Posted on 30 Sep 2015
The country's manufacturing production index fell 8.3% from last year in August, quickening from the revised 6.3% year-over-year fall in July. The latest MPI, however, went up 0.5% when compared with July.
Nattapol Rangsitpol, deputy director general of the ministry's Office of Industrial Economics, said in a statement that continued declines in industrial production could be explained by contraction in the manufacturing of key industrial products such as hard-disk drives, television sets, and electronics components, despite healthy growth in the automotive sector.
Official data showed Thailand's automotive manufacturing grew 13.26% year-over-year in August.
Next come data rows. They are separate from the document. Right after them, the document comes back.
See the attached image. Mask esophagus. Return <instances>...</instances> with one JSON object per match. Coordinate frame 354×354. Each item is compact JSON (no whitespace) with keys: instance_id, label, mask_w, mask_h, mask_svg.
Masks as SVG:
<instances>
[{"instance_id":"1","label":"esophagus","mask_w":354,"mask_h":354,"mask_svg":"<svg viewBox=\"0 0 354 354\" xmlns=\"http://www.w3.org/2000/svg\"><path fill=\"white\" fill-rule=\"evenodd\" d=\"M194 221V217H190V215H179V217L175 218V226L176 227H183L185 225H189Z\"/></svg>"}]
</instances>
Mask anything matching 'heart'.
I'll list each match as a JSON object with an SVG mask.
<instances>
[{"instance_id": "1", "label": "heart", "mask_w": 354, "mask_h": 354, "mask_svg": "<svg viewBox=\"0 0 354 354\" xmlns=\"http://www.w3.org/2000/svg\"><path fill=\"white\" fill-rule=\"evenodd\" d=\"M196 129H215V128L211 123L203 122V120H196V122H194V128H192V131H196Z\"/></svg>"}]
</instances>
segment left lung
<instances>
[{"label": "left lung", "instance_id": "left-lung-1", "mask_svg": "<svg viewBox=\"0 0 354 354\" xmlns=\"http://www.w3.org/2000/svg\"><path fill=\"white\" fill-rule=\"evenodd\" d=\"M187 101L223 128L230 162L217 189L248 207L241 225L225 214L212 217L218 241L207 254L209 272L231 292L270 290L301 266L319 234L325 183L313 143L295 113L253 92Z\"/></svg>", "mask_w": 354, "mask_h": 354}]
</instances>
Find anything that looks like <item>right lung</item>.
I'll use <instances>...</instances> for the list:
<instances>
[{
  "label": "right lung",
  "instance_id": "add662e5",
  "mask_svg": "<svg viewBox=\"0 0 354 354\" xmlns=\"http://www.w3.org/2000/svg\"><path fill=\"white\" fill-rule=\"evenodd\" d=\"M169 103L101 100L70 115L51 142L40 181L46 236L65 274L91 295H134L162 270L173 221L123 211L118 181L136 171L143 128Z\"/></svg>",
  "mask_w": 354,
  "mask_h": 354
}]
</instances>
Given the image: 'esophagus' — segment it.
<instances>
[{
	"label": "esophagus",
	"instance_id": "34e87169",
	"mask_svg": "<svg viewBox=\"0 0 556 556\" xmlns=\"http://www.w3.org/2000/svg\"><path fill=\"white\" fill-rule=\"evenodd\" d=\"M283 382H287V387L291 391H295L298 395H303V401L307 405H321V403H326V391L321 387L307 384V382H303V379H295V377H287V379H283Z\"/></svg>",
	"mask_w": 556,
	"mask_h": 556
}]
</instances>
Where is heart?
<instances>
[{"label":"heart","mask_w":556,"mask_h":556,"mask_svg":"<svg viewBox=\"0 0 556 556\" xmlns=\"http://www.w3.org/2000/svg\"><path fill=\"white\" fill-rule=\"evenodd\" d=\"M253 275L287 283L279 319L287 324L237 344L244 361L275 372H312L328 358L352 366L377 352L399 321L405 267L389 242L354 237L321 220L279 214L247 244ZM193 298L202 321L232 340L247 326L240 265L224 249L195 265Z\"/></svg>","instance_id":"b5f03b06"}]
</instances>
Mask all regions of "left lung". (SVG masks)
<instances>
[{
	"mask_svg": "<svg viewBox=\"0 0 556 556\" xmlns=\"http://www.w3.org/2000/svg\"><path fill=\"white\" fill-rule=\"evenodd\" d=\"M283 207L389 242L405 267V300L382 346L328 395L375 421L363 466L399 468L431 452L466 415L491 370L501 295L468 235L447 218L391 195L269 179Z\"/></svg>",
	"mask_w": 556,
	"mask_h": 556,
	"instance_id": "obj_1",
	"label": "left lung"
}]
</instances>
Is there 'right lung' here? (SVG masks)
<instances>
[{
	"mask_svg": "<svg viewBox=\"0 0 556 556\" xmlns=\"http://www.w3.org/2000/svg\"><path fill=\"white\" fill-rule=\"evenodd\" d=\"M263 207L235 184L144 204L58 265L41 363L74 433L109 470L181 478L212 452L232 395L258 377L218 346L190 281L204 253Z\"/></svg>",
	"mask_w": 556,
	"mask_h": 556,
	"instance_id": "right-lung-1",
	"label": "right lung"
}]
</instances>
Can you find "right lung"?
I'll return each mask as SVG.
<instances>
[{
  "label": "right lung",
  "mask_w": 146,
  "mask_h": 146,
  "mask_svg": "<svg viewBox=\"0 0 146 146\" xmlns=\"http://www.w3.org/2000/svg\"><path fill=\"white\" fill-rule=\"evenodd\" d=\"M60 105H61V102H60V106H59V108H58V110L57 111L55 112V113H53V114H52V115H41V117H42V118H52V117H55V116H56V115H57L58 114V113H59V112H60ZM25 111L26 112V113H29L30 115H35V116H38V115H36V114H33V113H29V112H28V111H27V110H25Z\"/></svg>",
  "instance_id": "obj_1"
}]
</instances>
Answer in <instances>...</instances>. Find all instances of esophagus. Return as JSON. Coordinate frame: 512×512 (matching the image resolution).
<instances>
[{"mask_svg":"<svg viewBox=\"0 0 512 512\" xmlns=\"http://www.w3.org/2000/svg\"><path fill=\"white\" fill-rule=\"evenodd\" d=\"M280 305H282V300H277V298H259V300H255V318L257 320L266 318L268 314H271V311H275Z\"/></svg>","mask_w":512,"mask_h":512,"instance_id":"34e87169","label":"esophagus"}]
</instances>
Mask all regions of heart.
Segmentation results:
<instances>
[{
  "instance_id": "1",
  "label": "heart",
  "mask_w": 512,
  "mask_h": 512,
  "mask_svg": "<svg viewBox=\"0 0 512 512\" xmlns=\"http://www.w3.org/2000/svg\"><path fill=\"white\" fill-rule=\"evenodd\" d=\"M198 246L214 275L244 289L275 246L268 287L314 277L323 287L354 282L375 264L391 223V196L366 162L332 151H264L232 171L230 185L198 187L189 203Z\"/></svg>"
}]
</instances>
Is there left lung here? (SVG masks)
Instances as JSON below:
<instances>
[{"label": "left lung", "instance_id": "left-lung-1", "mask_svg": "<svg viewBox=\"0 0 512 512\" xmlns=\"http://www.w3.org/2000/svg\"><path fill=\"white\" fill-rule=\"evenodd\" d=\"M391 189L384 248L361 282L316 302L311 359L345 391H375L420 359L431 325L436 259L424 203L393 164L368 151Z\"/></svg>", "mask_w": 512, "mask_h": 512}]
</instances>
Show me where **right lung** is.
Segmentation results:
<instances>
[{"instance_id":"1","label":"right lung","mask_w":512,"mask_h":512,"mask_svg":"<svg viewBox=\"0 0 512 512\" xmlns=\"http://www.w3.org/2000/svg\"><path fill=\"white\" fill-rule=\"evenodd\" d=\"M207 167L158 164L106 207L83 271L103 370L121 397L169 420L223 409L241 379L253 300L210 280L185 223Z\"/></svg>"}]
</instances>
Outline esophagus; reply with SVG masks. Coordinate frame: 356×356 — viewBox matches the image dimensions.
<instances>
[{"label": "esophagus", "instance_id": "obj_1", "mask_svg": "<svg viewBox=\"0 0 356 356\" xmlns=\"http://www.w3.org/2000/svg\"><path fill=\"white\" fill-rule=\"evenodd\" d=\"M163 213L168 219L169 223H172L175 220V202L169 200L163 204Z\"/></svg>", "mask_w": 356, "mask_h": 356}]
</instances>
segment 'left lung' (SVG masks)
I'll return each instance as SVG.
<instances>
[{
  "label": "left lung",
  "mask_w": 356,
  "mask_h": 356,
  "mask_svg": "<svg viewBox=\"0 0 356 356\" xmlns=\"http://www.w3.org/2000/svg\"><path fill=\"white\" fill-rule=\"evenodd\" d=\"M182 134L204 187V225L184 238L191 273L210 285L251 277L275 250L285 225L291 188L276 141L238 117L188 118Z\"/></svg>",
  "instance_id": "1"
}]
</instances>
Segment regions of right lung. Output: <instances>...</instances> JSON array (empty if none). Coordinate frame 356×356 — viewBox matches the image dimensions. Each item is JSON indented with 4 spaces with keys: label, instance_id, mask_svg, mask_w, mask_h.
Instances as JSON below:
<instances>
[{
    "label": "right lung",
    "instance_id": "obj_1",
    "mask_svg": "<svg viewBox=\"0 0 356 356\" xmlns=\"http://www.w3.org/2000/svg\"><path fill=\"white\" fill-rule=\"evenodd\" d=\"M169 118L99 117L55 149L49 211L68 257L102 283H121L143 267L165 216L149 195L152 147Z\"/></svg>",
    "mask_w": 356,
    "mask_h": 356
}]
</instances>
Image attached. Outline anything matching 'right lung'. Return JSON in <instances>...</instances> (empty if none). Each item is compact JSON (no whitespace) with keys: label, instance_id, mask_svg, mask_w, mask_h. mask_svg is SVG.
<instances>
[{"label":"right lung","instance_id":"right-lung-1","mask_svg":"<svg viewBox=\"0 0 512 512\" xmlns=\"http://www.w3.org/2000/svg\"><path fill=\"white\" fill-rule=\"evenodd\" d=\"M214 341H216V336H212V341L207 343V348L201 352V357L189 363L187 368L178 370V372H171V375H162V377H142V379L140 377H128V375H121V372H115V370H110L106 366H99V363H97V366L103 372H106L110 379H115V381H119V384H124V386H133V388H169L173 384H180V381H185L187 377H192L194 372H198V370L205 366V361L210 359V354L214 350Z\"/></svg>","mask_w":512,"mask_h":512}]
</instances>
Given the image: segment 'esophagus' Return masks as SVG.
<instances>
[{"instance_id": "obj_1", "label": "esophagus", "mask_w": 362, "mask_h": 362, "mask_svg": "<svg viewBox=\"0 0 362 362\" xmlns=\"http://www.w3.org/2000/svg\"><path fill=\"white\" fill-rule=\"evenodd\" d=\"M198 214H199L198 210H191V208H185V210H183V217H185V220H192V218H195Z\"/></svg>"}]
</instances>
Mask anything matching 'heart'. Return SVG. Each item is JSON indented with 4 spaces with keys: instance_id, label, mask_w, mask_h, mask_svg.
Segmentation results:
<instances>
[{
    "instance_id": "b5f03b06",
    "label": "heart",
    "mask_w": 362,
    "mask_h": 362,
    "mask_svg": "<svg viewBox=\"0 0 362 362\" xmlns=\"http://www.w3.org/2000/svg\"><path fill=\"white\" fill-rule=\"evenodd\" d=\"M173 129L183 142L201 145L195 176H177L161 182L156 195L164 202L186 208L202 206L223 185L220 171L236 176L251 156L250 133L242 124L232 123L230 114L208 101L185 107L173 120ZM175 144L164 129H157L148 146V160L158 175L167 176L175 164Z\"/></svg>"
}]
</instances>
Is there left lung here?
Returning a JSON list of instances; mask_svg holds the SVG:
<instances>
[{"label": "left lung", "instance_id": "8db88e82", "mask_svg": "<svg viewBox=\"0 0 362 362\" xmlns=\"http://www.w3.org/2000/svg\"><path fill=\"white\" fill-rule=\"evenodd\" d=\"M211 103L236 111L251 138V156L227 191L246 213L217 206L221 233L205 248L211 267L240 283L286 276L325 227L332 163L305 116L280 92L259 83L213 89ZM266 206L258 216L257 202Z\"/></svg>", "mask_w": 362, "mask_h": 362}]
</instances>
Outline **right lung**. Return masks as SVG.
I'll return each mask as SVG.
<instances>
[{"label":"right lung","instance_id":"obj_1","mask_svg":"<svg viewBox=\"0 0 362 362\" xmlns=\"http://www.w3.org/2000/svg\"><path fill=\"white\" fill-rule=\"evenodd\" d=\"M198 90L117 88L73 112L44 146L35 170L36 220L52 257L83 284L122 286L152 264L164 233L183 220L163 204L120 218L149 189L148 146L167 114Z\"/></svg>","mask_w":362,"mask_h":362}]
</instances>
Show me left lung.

Local automotive sales dropped 9.94% and exports rose 13.88% from last year.
The production of electronics goods and electrical appliances plunged 25.06% from a year ago.
The OIE said that weakening domestic purchasing power and economic slowdown in Thailand's key export markets, including the EU and Japan, as well as an earlier relocation of a television manufacturing base by a producer to another Southeast Asian country contributed to the fall.
It added that a slowdown in the global industrial sector and competition with Chinese steel producers have pushed the country's steel production down by 14.93% year-over-year in August.
Thailand's capacity utilization, which gauges how fully factories are used, inched lower to 57.77% from a revised 58.67% in the preceding month.